Being involved in a car accident can be a traumatic affair. In the aftermath, a driver’s mind will be jumping about like a frog in a box.
There’s the immediate concern for the people involved, whether you should alert the police or emergency services. Then there’s the worry and cost of repairing the car, how you’re going to get around while it’s off the road, and maybe even what your employer, partner, or parents will say when you tell them.
But keeping a cool head is not only good for the blood pressure, it can minimise future cost and disruption. Information is the key here - you need to collect as much as possible, no matter who is at fault.
Our memories can play tricks on us so it’s a good idea to keep a notebook and pen in the car, just in case. Alternatively, make notes on your smartphone and remember to use its camera. And if you don’t have a mobile, keeping a disposable camera in the glovebox might be a sensible idea.
Then there are certain things you must and must not do...
What you must do
First of all, stop. It’s an offence to drive off if there has been harm to people or property. Try to pull over in a safe place without obstructing the traffic. Then check whether anybody needs attention from the emergency services.
You must also exchange details with the other driver if there has been injury to people or damage to property. Drivers must also stop if an animal other than their own (dog, horse, sheep, cow, goat) has been injured or killed.
What you must not do
Don’t drive off. That could result in being convicted of failure to stop and failure to report an accident, which can lead to a £5,000 fine and penalty points.

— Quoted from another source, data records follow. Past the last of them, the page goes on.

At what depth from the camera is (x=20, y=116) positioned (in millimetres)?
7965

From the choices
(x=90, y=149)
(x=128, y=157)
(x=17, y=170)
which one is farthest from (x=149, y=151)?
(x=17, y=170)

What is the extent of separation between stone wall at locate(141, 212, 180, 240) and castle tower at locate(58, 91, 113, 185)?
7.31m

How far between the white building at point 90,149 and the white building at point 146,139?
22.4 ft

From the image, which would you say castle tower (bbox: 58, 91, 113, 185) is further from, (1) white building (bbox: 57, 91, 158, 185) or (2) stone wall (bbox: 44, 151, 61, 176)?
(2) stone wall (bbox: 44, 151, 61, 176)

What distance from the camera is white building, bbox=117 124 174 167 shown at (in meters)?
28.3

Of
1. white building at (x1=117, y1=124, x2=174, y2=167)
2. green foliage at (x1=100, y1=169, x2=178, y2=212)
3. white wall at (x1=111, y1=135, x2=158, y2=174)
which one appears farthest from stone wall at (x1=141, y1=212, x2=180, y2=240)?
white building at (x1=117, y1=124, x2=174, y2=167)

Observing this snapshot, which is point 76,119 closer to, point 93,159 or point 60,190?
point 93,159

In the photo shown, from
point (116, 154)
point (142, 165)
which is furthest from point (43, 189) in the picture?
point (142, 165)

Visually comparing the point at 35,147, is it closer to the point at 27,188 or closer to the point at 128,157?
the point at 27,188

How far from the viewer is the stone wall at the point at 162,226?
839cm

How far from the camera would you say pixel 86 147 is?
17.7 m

You shouldn’t admit guilt either. Even if you think you are to blame, you may have been the victim of a crash for cash scam or something you didn’t see might have happened to the other driver that made the crash unavoidable.
Record the time, date and driving conditions
Try to note as many details as you possibly can. What’s the date and time of day? How heavy is the traffic? What are the weather conditions? Are the streetlights on? What direction are you travelling in? Are there any road signs or signals?
Note the vehicles
Note precisely the make, model, registration number and colour of any third party car involved in the accident. Then add the direction it was travelling in, the car’s condition and how many passengers it was carrying. Note down if they were indicating or braking and what role they had in the accident.
The people at the scene fall into two categories: those involved and those who are witnesses. You want the name, address and telephone number of all of them.
In order not to muddle them up, write these down in two columns, one for drivers or pedestrians, another for witnesses. If it helps, give a brief description of what they were wearing. Note down which car they were in and get the insurance details of the relevant drivers. If any of the vehicles are being used for work (e.g. delivery van), get their employer’s details too. And if there are any police officers present, get their name, rank, and the number on their collar.
While it’s still fresh in your mind, write down the sequence of events as you remember them. If it’s easier, sketch out what happened. And be sure to include anything that might be relevant, such as parked vehicles obscuring your view. It’s important to do this early - you may find that talking to other people influences your view on what happened.
What’s the damage?
Note any damage to the vehicles or property. Make sure that the damage you record was actually caused in this crash. It’s not unheard of for people to claim for damage caused in a previous accident.
Take picture or video evidence
Throughout the whole process, it’s wise to be taking photographs or video footage of the scene, the cars, the damage and the people.
In the aftermath
After you’ve had time to think about what happened, you may remember further details that could prove significant. It’s important you then contact your insurer as soon as you’re reasonably able to.